→ STATED TASK:
Count the lines in the records below that contain the string "Return", and reply with the number alone.

→ DATA FOR THE TASK:
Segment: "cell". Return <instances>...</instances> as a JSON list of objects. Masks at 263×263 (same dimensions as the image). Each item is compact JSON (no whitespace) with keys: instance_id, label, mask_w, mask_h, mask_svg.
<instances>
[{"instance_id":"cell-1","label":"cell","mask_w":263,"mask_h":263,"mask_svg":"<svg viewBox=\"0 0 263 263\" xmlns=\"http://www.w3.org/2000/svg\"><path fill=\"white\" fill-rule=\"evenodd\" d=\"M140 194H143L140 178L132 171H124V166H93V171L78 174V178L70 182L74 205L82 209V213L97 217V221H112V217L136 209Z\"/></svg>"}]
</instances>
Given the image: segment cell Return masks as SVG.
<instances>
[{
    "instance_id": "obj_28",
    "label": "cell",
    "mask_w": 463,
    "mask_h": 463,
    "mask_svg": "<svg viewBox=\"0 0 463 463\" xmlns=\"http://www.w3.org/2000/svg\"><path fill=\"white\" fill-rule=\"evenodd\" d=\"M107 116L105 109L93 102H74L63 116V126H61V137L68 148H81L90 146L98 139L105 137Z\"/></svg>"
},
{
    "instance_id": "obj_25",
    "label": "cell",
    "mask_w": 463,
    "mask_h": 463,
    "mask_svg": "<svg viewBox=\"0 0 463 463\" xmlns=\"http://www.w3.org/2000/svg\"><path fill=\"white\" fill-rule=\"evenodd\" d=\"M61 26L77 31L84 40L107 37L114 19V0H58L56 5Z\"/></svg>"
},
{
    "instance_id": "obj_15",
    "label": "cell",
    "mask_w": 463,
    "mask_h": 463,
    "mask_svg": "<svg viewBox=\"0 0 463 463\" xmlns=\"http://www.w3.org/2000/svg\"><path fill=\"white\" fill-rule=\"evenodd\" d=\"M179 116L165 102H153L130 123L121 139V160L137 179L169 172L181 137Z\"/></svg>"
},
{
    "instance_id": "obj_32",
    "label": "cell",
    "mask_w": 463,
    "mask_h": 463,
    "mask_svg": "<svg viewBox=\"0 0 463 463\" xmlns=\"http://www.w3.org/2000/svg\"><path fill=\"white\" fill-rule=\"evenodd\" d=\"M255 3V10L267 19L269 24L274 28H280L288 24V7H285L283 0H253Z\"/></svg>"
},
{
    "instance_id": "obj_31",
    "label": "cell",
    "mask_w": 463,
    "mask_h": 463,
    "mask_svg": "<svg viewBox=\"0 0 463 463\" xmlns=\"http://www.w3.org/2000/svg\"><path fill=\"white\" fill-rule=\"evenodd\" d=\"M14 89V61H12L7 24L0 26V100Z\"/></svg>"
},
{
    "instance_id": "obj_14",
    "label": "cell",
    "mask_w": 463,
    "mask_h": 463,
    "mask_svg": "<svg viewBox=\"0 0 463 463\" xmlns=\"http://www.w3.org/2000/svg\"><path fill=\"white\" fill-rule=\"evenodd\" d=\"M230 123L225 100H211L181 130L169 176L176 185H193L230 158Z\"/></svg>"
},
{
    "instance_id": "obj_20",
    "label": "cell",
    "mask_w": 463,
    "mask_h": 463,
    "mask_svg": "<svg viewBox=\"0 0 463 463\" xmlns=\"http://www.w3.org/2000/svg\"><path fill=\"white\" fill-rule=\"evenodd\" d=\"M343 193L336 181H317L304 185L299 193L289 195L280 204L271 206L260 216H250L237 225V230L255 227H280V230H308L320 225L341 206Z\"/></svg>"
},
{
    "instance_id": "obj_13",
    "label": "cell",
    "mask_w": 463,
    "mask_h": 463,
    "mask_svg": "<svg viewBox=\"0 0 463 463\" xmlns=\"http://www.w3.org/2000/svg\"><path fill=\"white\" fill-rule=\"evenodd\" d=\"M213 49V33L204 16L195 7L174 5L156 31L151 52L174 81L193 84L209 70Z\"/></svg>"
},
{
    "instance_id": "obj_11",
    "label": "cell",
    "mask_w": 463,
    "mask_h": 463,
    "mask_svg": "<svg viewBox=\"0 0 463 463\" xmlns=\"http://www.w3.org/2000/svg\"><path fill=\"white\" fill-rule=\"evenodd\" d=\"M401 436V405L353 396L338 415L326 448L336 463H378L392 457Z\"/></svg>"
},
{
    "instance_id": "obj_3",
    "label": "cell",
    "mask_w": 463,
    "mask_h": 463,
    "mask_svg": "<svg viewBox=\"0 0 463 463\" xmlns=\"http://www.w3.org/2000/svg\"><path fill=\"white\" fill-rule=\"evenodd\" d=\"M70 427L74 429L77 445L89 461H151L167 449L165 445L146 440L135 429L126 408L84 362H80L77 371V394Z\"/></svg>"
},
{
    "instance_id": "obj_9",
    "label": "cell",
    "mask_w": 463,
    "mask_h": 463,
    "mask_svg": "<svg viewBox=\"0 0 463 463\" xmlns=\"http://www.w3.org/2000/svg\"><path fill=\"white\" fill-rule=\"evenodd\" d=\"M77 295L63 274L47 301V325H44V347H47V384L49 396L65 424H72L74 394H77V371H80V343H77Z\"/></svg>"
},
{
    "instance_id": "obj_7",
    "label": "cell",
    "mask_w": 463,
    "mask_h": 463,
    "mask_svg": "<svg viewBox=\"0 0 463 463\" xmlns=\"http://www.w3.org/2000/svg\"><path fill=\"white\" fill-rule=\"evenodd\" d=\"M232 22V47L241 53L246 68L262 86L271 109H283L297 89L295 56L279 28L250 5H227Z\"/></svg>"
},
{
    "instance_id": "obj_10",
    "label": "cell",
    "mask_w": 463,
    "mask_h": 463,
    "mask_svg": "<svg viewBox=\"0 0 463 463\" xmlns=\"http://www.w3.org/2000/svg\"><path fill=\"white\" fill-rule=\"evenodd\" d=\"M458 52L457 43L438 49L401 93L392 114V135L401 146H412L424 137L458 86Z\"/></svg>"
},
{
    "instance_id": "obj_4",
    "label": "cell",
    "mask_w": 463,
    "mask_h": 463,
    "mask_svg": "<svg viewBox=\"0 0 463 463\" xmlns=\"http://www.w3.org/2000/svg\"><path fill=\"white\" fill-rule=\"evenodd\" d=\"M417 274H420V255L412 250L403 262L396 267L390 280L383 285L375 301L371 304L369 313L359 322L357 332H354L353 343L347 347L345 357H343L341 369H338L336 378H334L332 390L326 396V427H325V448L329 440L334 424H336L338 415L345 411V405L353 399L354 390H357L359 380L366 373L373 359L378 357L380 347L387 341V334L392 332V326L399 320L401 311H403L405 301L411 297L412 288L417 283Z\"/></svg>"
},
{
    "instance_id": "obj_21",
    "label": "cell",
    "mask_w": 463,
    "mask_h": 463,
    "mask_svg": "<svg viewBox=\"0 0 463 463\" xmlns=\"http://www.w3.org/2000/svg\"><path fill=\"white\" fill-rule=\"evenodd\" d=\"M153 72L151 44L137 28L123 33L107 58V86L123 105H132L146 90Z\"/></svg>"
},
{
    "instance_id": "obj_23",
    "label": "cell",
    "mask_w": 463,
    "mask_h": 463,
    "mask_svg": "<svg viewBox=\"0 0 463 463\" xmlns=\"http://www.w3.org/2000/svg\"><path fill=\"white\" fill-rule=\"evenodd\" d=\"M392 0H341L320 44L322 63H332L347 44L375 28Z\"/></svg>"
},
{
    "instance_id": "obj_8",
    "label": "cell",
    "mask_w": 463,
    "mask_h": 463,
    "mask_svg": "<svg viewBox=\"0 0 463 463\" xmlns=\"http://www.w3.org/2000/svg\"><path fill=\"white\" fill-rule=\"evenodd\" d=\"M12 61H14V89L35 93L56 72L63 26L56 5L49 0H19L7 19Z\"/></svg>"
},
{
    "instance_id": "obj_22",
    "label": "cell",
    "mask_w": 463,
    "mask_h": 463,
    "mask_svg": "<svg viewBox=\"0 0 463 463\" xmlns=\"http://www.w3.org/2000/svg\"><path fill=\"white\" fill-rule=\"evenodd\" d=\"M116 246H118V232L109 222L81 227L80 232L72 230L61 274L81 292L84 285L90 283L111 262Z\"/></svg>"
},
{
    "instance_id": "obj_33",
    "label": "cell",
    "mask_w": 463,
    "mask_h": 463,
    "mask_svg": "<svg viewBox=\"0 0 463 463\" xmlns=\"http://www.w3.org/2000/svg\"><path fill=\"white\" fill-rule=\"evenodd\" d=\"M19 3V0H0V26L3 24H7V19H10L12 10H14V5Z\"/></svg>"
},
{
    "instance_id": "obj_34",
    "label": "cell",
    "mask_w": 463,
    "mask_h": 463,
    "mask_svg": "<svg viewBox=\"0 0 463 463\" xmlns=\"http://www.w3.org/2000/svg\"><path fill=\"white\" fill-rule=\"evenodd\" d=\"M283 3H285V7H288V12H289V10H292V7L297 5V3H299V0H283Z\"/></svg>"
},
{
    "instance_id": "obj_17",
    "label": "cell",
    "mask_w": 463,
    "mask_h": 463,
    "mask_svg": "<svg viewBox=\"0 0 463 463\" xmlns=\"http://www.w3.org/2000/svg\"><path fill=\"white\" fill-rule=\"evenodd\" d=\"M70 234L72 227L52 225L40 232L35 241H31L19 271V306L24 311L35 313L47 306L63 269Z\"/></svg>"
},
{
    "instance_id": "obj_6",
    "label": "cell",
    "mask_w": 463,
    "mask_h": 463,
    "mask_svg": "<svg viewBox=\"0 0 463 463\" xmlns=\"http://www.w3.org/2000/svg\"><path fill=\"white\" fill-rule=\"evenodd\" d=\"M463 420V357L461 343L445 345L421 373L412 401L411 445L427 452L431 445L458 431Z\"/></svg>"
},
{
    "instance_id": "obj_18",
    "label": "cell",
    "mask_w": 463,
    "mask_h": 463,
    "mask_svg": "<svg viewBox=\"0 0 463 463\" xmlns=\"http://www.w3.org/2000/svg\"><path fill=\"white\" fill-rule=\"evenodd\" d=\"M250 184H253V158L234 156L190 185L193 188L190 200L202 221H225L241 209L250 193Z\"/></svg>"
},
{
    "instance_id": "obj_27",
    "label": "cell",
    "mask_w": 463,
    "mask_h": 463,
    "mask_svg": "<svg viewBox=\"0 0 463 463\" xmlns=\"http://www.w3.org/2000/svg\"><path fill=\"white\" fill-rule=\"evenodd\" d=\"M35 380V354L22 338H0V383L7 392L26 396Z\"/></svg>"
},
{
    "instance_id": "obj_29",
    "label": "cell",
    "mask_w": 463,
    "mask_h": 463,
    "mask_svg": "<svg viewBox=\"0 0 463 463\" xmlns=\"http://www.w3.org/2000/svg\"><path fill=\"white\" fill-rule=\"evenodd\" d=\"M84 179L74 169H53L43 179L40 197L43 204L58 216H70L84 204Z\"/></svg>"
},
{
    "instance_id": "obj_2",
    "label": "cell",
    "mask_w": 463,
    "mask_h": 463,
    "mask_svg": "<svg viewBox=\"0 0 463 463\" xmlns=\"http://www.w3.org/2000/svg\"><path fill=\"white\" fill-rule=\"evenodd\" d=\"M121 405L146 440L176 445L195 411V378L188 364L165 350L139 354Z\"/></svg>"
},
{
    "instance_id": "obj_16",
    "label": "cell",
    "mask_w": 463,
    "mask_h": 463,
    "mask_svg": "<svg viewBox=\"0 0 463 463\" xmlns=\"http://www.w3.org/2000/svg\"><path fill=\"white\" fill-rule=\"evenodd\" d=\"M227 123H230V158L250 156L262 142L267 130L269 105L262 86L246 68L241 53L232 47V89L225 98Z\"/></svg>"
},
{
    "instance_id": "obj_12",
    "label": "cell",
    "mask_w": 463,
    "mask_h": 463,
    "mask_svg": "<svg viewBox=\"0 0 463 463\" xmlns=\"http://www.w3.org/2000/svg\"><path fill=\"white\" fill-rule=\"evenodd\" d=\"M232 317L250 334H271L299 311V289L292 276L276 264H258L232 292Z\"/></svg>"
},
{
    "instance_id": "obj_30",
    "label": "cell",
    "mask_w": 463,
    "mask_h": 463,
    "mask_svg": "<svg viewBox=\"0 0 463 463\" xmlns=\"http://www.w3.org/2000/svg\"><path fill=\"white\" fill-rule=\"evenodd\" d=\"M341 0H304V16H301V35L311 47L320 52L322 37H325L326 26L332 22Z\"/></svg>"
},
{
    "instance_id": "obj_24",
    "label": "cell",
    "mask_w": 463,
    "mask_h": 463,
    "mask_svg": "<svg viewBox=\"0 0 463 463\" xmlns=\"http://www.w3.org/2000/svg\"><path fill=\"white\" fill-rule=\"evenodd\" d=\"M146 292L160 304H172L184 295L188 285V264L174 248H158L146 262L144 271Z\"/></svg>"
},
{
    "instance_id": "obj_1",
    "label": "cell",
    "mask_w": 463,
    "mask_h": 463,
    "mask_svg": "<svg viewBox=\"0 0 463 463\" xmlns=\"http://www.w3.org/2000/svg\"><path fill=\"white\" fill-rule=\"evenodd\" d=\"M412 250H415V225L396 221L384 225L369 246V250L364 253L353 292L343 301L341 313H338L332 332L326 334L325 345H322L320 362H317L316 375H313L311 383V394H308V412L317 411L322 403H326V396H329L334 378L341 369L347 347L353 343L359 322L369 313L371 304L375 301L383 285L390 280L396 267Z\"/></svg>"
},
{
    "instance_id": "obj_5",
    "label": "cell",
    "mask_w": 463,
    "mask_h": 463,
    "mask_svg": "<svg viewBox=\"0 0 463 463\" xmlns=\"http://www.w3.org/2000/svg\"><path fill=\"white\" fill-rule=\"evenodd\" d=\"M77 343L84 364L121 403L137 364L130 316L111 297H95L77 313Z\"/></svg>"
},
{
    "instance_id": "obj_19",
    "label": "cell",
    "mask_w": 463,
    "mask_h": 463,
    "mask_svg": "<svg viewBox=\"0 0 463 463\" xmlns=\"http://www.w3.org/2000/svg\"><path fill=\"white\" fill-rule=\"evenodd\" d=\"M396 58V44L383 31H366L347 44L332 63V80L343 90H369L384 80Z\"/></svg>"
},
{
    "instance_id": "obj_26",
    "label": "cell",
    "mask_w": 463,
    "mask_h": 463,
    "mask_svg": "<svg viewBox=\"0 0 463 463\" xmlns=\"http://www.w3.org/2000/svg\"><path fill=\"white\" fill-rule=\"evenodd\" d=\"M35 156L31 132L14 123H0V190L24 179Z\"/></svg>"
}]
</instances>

→ REPLY:
2